Internet DRAFT - draft-thaler-bpf-elf


Network Working Group                                     D. Thaler, Ed.
Internet-Draft                                                 Microsoft
Intended status: Standards Track                           13 March 2023
Expires: 14 September 2023

                  eBPF ELF Profile Specification, v0.1


   The Executable and Linking Format (ELF) is specified in Chapter 4 of
   the System V Application Binary Interface.  This document specifies
   version 0.1 of the eBPF profile for ELF files.

Table of Contents

   1.  Documentation conventions . . . . . . . . . . . . . . . . . .   2
   2.  ELF Header  . . . . . . . . . . . . . . . . . . . . . . . . .   2
   3.  TEXT Sections . . . . . . . . . . . . . . . . . . . . . . . .   3
   4.  DATA Sections . . . . . . . . . . . . . . . . . . . . . . . .   3
     4.1.  Classic Map Definitions . . . . . . . . . . . . . . . . .   3
     4.2.  BTF Map Definitions . . . . . . . . . . . . . . . . . . .   4
   5.  Other Sections  . . . . . . . . . . . . . . . . . . . . . . .   4
     5.1.  Program License . . . . . . . . . . . . . . . . . . . . .   5
     5.2.  Runtime Version restriction . . . . . . . . . . . . . . .   5
     5.3.  Type and String Data  . . . . . . . . . . . . . . . . . .   5
     5.4.  Function and Line Information . . . . . . . . . . . . . .   5
       5.4.1.  Function information  . . . . . . . . . . . . . . . .   6
       5.4.2.  Info block  . . . . . . . . . . . . . . . . . . . . .   7
       5.4.3.  Function Record . . . . . . . . . . . . . . . . . . .   7
       5.4.4.  Line Information  . . . . . . . . . . . . . . . . . .   7
       5.4.5.  Line Record . . . . . . . . . . . . . . . . . . . . .   8
     5.5.  BTF ID Values . . . . . . . . . . . . . . . . . . . . . .   8
   6.  Acknowledgements  . . . . . . . . . . . . . . . . . . . . . .  10
   7.  Normative References  . . . . . . . . . . . . . . . . . . . .  10
   Author's Address  . . . . . . . . . . . . . . . . . . . . . . . .  10

1.  Documentation conventions

   This specification is a extension to the ELF file format as specified
   in Chapter 4 of the System V Application Binary Interface [ELF].  As
   such, the same data representation convention is used as specified in
   the Data Representation section of the ELF specification, where
   structures are represented in a C-style format with types such as
   Elf64_Word for an unsigned 64-bit integer.

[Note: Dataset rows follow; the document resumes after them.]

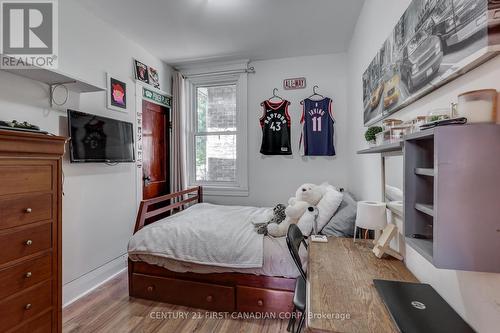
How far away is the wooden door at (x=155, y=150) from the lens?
3176 mm

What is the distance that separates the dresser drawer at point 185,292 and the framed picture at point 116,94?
5.68ft

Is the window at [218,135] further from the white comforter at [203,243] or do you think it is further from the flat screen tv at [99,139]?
the white comforter at [203,243]

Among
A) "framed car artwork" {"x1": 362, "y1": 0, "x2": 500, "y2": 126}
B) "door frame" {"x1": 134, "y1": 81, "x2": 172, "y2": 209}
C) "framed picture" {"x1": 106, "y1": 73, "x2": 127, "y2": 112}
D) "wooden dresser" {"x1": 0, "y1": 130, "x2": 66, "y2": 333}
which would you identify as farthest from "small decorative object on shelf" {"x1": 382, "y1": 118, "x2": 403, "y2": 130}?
"door frame" {"x1": 134, "y1": 81, "x2": 172, "y2": 209}

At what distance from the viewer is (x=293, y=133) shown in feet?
11.2

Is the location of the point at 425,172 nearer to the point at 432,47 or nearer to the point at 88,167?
the point at 432,47

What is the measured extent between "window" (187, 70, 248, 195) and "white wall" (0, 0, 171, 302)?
3.40 ft

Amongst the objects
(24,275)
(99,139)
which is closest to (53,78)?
(99,139)

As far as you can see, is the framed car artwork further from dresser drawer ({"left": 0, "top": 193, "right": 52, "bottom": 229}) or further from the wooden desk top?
dresser drawer ({"left": 0, "top": 193, "right": 52, "bottom": 229})

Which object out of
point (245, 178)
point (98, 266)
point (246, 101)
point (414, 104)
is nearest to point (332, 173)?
point (245, 178)

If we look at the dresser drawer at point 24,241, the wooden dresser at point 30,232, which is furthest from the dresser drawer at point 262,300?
the dresser drawer at point 24,241

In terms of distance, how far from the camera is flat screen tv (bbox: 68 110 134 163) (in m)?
2.12

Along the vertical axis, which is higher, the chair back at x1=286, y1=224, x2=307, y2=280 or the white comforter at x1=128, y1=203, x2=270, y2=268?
the chair back at x1=286, y1=224, x2=307, y2=280

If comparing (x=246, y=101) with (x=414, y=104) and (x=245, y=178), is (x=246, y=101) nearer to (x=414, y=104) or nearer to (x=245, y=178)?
(x=245, y=178)

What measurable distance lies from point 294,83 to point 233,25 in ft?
3.83
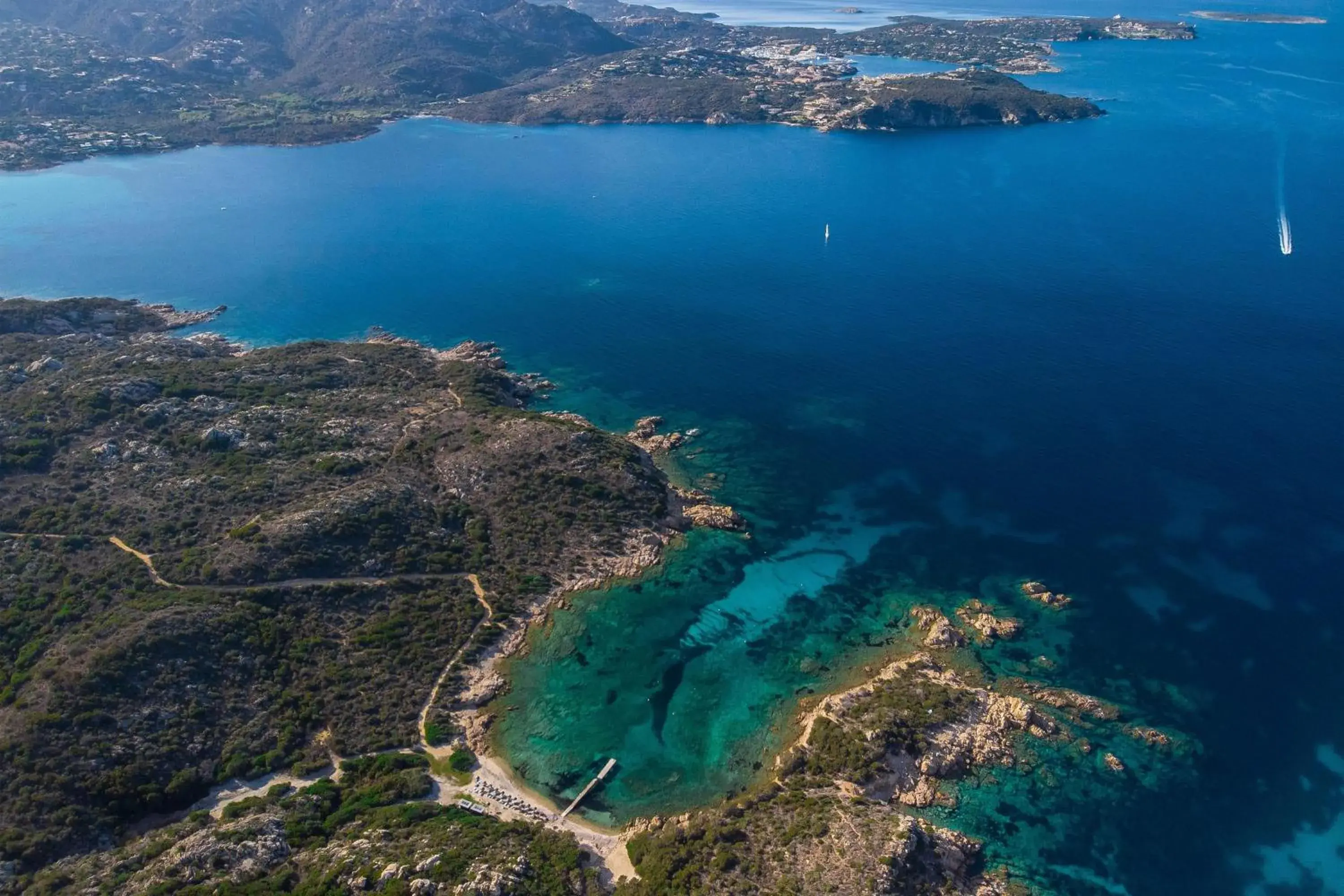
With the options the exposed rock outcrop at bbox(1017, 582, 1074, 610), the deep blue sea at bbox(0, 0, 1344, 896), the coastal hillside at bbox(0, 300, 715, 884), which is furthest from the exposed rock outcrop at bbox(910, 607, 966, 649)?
the coastal hillside at bbox(0, 300, 715, 884)

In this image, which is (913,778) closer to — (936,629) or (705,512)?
(936,629)

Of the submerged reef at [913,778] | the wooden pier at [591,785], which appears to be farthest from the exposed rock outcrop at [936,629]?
the wooden pier at [591,785]

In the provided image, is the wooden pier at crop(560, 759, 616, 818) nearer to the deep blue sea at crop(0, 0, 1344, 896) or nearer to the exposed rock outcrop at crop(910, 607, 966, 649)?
the deep blue sea at crop(0, 0, 1344, 896)

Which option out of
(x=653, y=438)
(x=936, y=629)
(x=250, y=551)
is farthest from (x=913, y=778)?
(x=250, y=551)

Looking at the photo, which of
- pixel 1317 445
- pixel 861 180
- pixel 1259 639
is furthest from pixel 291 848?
pixel 861 180

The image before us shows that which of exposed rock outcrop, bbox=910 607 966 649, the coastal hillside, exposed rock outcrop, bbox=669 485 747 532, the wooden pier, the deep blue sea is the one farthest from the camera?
exposed rock outcrop, bbox=669 485 747 532
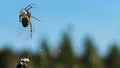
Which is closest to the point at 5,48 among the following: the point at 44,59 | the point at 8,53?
the point at 8,53

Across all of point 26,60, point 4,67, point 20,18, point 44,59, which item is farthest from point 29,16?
point 4,67

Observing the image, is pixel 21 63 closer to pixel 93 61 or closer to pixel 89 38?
pixel 93 61

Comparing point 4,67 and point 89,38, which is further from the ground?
point 89,38

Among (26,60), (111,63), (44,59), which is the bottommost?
(111,63)

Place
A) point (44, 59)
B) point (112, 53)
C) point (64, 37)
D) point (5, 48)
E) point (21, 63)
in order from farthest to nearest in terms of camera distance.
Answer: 1. point (112, 53)
2. point (5, 48)
3. point (64, 37)
4. point (44, 59)
5. point (21, 63)

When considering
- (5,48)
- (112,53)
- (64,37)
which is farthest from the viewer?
(112,53)

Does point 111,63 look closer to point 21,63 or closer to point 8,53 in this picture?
point 8,53

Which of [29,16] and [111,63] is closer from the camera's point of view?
[29,16]

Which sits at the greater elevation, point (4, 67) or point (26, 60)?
point (26, 60)

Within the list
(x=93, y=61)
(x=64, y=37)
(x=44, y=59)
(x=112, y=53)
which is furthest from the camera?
(x=112, y=53)
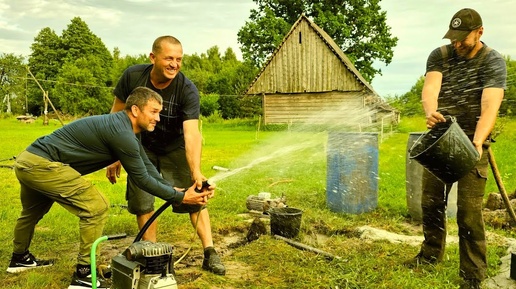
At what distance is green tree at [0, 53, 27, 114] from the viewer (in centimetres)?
5713

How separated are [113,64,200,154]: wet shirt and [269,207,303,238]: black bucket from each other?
1.40 meters

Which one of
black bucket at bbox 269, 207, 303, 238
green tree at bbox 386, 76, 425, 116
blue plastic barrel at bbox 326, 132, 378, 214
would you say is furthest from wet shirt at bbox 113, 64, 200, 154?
green tree at bbox 386, 76, 425, 116

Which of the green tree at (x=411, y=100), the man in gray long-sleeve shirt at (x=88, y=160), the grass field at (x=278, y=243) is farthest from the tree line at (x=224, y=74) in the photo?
the man in gray long-sleeve shirt at (x=88, y=160)

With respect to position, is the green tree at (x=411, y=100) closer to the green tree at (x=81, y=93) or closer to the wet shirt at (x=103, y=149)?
the wet shirt at (x=103, y=149)

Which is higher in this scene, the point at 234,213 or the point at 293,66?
the point at 293,66

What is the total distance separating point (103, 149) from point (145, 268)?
1301 millimetres

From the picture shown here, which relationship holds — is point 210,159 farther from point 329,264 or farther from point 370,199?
point 329,264

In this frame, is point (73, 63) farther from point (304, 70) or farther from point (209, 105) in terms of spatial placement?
point (304, 70)

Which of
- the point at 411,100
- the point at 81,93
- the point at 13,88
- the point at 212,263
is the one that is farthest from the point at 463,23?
the point at 13,88

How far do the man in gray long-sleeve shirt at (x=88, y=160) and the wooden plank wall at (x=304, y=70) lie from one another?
23.5m

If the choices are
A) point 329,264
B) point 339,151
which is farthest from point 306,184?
point 329,264

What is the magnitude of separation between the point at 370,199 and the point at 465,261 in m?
2.65

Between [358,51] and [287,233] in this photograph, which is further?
[358,51]

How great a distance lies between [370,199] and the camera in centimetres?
654
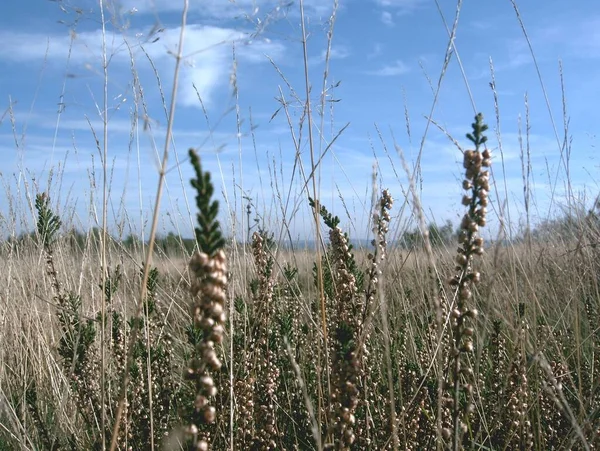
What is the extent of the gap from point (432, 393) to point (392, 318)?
4.71 feet

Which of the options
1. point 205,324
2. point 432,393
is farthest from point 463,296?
point 432,393

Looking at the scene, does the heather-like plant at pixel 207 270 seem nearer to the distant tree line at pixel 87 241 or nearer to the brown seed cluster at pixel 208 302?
the brown seed cluster at pixel 208 302

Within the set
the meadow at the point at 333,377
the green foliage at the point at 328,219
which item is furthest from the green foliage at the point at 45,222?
the green foliage at the point at 328,219

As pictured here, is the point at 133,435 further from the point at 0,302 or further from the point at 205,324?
the point at 0,302

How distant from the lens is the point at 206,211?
3.34ft

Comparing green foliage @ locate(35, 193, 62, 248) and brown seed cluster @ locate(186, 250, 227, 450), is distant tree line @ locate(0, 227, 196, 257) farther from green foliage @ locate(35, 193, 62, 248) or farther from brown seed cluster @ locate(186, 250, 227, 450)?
brown seed cluster @ locate(186, 250, 227, 450)

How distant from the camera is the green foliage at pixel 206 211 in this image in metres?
1.01

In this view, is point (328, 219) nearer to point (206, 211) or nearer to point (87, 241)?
point (206, 211)

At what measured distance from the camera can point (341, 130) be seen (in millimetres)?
2900

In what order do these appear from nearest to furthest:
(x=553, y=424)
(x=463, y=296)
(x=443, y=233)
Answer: (x=463, y=296) < (x=553, y=424) < (x=443, y=233)

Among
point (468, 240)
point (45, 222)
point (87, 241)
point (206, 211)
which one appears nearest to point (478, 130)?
point (468, 240)

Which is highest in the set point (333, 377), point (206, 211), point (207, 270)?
point (206, 211)

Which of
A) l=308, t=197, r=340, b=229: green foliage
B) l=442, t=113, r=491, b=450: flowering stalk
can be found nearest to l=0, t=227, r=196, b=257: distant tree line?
l=308, t=197, r=340, b=229: green foliage

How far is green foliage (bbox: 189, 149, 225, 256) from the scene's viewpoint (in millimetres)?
1011
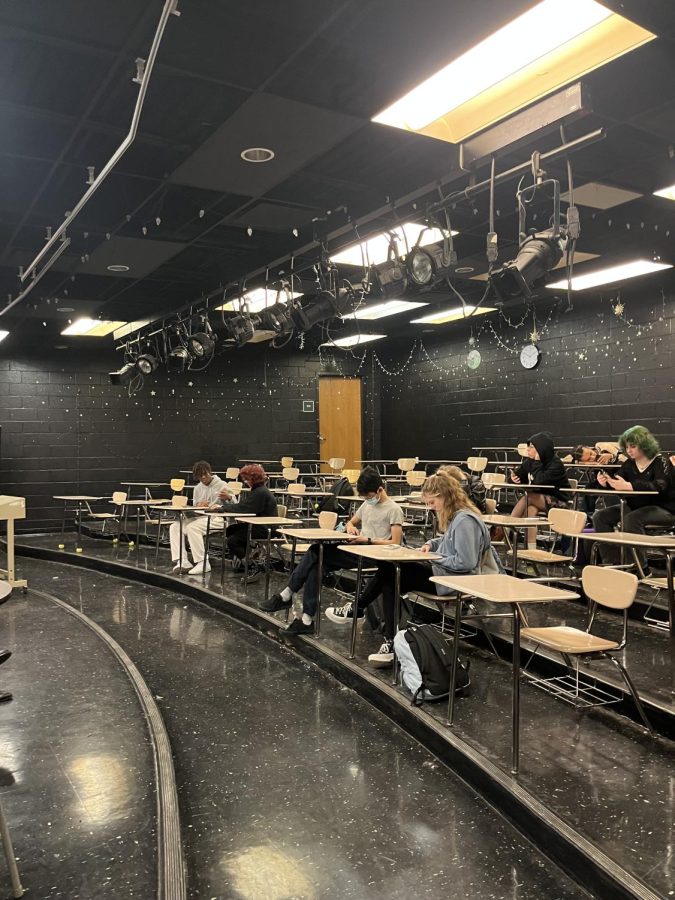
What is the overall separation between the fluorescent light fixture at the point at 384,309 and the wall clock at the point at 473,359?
69.2 inches

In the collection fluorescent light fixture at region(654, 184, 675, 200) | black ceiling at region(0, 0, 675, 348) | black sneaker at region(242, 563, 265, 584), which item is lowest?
black sneaker at region(242, 563, 265, 584)

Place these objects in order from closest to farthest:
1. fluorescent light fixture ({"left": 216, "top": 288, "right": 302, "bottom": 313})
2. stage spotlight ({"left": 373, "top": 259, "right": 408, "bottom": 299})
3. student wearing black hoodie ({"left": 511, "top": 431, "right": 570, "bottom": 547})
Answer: stage spotlight ({"left": 373, "top": 259, "right": 408, "bottom": 299}) < student wearing black hoodie ({"left": 511, "top": 431, "right": 570, "bottom": 547}) < fluorescent light fixture ({"left": 216, "top": 288, "right": 302, "bottom": 313})

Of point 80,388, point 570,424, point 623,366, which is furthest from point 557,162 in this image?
point 80,388

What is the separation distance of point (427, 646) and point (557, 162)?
3.32m

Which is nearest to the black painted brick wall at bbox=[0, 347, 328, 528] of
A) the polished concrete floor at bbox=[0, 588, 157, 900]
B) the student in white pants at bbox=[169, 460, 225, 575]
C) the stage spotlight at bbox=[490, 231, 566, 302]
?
the student in white pants at bbox=[169, 460, 225, 575]

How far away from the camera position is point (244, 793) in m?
2.81

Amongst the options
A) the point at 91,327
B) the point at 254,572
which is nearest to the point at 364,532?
the point at 254,572

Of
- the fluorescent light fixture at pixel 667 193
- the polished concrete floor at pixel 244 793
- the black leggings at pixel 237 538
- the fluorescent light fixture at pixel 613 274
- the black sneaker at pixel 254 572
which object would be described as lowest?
the polished concrete floor at pixel 244 793

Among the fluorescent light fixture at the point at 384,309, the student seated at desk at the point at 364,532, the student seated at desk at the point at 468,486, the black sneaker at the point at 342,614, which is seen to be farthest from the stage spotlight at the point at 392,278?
the fluorescent light fixture at the point at 384,309

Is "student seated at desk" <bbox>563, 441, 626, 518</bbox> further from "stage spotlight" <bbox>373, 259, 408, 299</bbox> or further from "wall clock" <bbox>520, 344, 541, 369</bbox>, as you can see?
"stage spotlight" <bbox>373, 259, 408, 299</bbox>

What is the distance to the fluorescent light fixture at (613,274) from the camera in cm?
773

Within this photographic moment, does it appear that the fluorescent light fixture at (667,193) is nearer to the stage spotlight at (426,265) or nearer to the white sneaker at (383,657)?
the stage spotlight at (426,265)

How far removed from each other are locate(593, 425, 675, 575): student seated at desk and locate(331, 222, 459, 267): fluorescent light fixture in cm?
232

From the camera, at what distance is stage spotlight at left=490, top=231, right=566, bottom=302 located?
4320mm
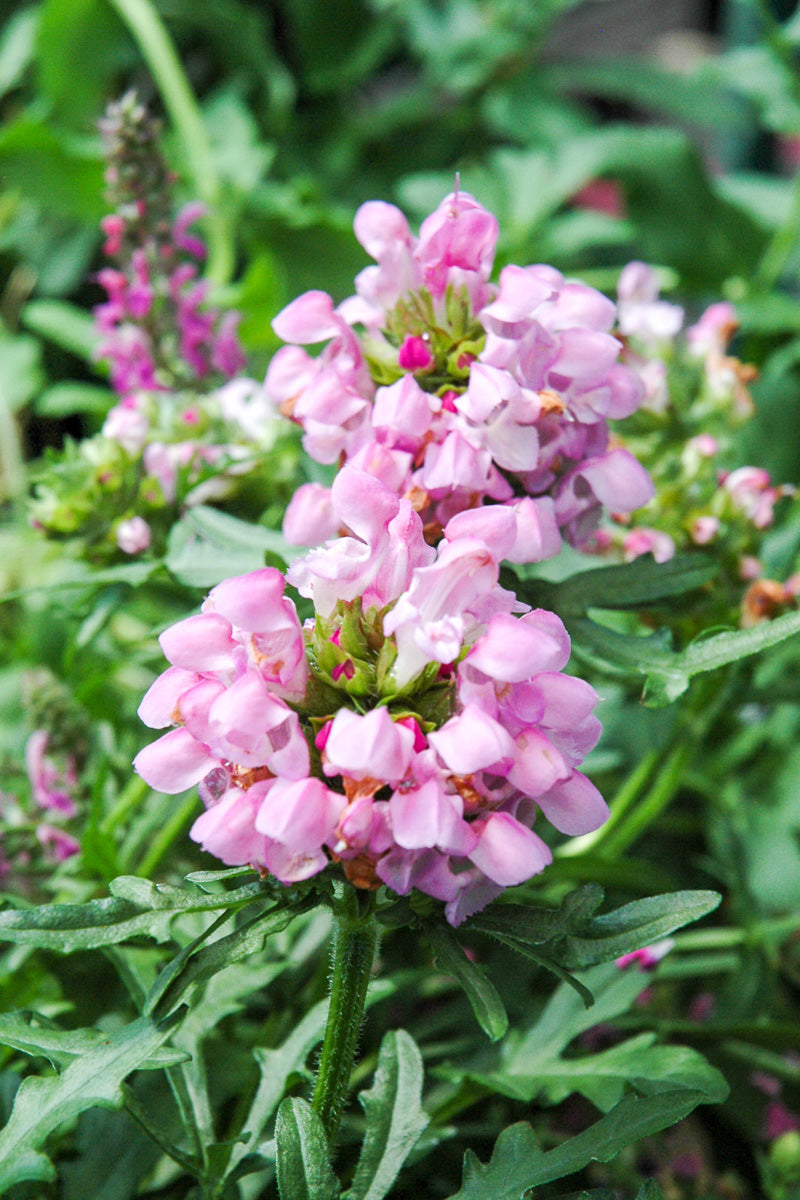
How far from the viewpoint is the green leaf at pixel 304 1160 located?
0.32 m

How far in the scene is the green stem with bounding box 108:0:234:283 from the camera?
930mm

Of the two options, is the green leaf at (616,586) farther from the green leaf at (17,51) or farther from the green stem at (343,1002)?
the green leaf at (17,51)

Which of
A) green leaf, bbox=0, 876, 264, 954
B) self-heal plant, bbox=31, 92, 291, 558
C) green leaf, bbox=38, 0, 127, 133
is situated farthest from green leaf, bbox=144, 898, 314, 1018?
green leaf, bbox=38, 0, 127, 133

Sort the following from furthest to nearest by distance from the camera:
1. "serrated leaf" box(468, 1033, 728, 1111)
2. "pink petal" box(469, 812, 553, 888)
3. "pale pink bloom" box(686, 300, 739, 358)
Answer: "pale pink bloom" box(686, 300, 739, 358) < "serrated leaf" box(468, 1033, 728, 1111) < "pink petal" box(469, 812, 553, 888)

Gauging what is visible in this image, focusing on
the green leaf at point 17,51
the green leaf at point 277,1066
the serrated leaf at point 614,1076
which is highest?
the green leaf at point 17,51

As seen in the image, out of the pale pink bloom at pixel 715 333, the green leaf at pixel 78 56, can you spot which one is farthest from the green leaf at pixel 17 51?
the pale pink bloom at pixel 715 333

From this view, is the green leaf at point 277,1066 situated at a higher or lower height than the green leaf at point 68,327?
lower

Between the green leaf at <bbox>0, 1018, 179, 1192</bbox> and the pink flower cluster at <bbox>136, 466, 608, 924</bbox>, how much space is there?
71 millimetres

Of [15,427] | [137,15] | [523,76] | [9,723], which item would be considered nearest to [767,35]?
A: [523,76]

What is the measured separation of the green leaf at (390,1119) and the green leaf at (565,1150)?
0.02m

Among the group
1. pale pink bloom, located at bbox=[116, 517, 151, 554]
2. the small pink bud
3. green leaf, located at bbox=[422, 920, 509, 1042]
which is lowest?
green leaf, located at bbox=[422, 920, 509, 1042]

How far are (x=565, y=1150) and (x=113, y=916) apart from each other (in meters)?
0.16

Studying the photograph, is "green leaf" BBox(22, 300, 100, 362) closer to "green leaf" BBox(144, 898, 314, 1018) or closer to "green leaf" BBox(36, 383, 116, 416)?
"green leaf" BBox(36, 383, 116, 416)

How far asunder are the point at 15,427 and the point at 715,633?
73cm
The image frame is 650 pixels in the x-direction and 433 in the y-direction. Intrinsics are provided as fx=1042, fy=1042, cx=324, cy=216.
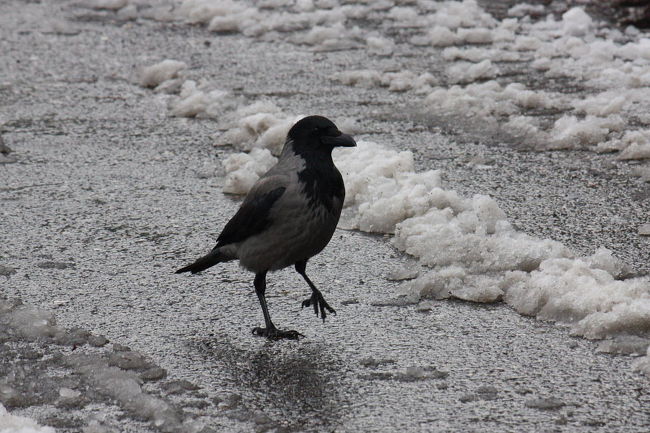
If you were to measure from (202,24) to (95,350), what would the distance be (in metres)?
7.63

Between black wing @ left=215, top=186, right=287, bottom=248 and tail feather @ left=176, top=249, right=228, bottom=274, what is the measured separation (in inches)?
4.0

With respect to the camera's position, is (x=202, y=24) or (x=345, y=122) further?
(x=202, y=24)

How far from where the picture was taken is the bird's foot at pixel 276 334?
4754 millimetres

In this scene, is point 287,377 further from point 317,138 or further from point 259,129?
point 259,129

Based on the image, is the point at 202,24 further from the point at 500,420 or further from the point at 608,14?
the point at 500,420

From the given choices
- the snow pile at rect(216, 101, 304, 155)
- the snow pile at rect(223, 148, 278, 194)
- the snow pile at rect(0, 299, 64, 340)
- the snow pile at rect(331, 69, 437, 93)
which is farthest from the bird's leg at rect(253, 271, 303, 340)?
the snow pile at rect(331, 69, 437, 93)

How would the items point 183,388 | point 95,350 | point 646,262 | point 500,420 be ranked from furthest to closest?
point 646,262, point 95,350, point 183,388, point 500,420

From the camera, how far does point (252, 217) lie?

   NOTE: Some content in this draft will eventually move to a separate
   BTF draft.

2.  ELF Header

   The ELF header must have values set as follows:

   *  e_ident[EI_CLASS] must be set to ELFCLASS64 (2).

   *  e_type must be set to ET_REL (1).

   *  e_machine must be set to EM_BPF (247).

3.  TEXT Sections

   eBPF programs [BPF-ISA] are stored in TEXT sections.  A TEXT section
   can contain multiple eBPF programs, each with a different program
   name which is stored as a function in a TEXT section.  The ".text"
   section can be empty if eBPF programs are stored in other TEXT

   This specification does not mandate any particular convention for
   TEXT section names, as there are multiple different conventions in
   use today, including:

   *  Prefix Convention: The section name is prefixed with a string that
      identifies the program type, so that the program type of any
      programs in the section can be determined by finding the longest
      substring match across all program type prefixes.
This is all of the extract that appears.